→ **Aangeleverde tekst**:
═══

RECHTBANK MIDDEN-NEDERLAND

Zittingsplaats Utrecht
Bestuursrecht
zaaknummer: UTR 20/1606

uitspraak van de meervoudige kamer van 24 december 2020 in de zaak tussen

[eiser] , te [woonplaats] , eiser,

en

het college van burgemeester en wethouders van de gemeente Bunnik, verweerder.

Inleiding

1. Aan de [adres 1] in [plaats] staat een rij winkels met daarboven appartementen. Eiser is eigenaar van appartement [adres 2] , direct boven een slagerij. Iets verderop staat een Albert Heijn.

═══

→ **Opdracht 1**:
Beantwoord over de rechtbankuitspraak:
(a) Op welke datum deed de meervoudige kamer uitspraak?
(b) Wie is in deze zaak verweerder?
(c) Direct boven welke winkel ligt het appartement van eiser?
→ **Opdracht 2**: Zet de rechtbankuitspraak voort, te beginnen na de zin "Iets verderop staat een Albert Heijn."

→ **Gegevensfragment**:
═══

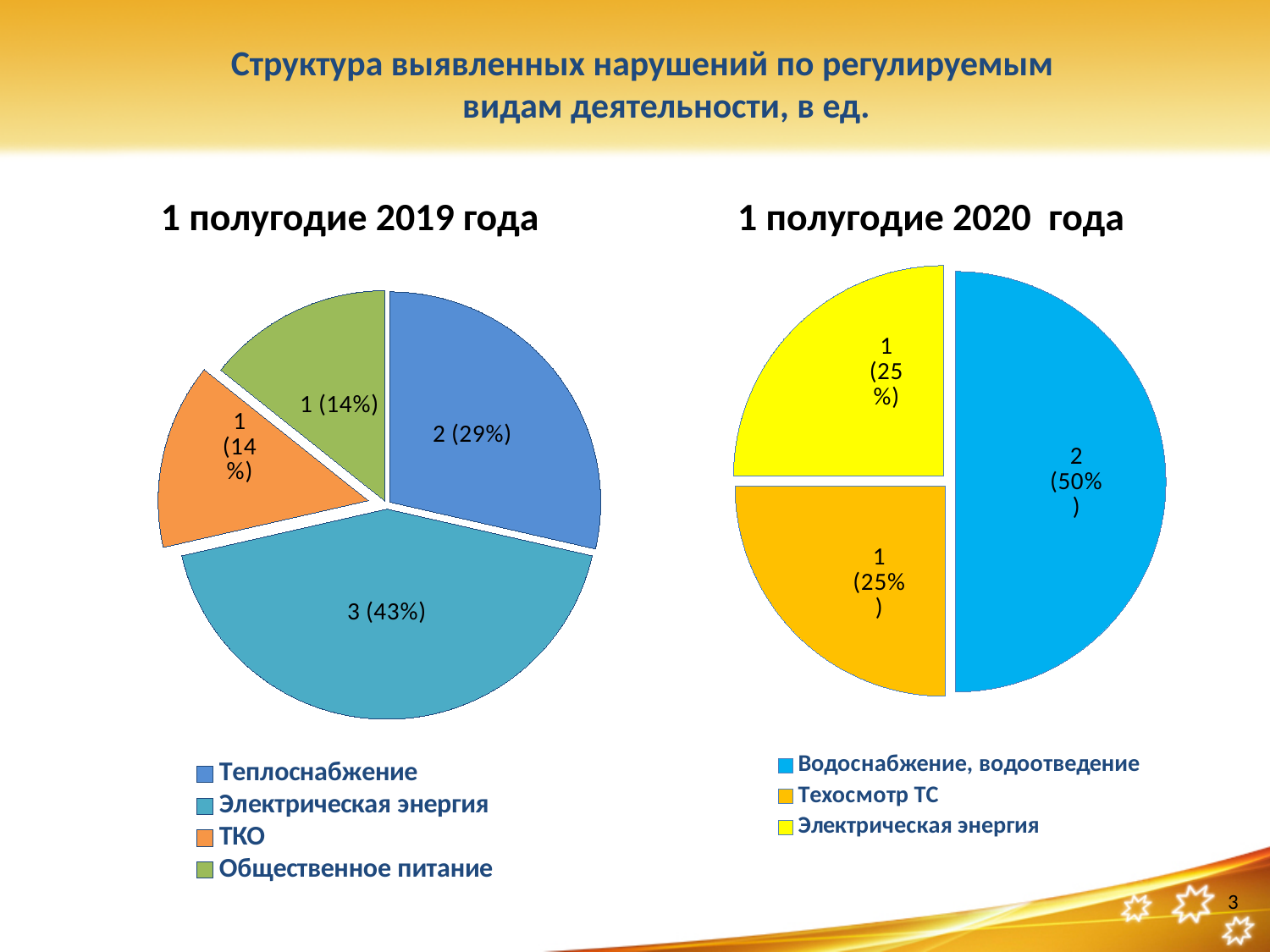
In the chart titled "1 полугодие 2019 года", what value is shown for Электрическая энергия? 3 (43%) In the chart titled "1 полугодие 2019 года", what is the difference between the values for Электрическая энергия and Теплоснабжение? 1 In the chart titled "1 полугодие 2019 года", how many categories does the legend list? 4 In the chart titled "1 полугодие 2019 года", what value is shown for Теплоснабжение? 2 (29%) In the chart titled "1 полугодие 2019 года", which category has the largest slice? Электрическая энергия In the chart titled "1 полугодие 2019 года", what share of the pie does ТКО take? 14% In the chart titled "1 полугодие 2020 года", what value is shown for Водоснабжение, водоотведение? 2 (50%) What type of chart is used on the right side of the slide, titled "1 полугодие 2020 года"? Pie chart In the chart titled "1 полугодие 2020 года", how many categories does the legend list? 3 In the chart titled "1 полугодие 2020 года", which colour represents Электрическая энергия? Yellow In the chart titled "1 полугодие 2020 года", what share of the pie does Техосмотр ТС take? 25% In the chart titled "1 полугодие 2020 года", which category has the largest slice? Водоснабжение, водоотведение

═══

→ **Antwoord 1**:
(a) Op 24 december 2020.
(b) Het college van burgemeester en wethouders van de gemeente Bunnik.
(c) Boven een slagerij.

→ **Antwoord 2**:
2. Eiser heeft op 17 december 2018 bij het college een tegemoetkoming in planschade aangevraagd. Het verzoek heeft betrekking op drie besluiten:
- een besluit van 9 oktober 2014, waarin de raad van de gemeente Bunnik het bestemmingsplan ‘ [adres 3] e.o. Bunnik’ heeft vastgesteld, waarmee een uitbreiding van de Albert Heijn mogelijk werd gemaakt;
- een besluit van 1 maart 2016, waarin het college aan de slagerij een omgevingsvergunning heeft verleend voor het plaatsen van een barbecue met vleesspies en reclame op het dak;
- een besluit van 24 mei 2018, waarin het college aan de slagerij een omgevingsvergunning heeft verleend voor het ophangen van een condensor aan de achtergevel, tegen het hekwerk van het dakterras van het appartement van eiser.
3. Het college heeft een planschadeadvies laten opstellen door Thorbecke B.V. In het besluit van 4 juli 2019 heeft het college de aanvraag van eiser afgewezen. In de beslissing op bezwaar van 17 maart 2020 heeft het college het bezwaar van eiser ongegrond verklaard. Eiser heeft beroep ingesteld tegen die beslissing op bezwaar.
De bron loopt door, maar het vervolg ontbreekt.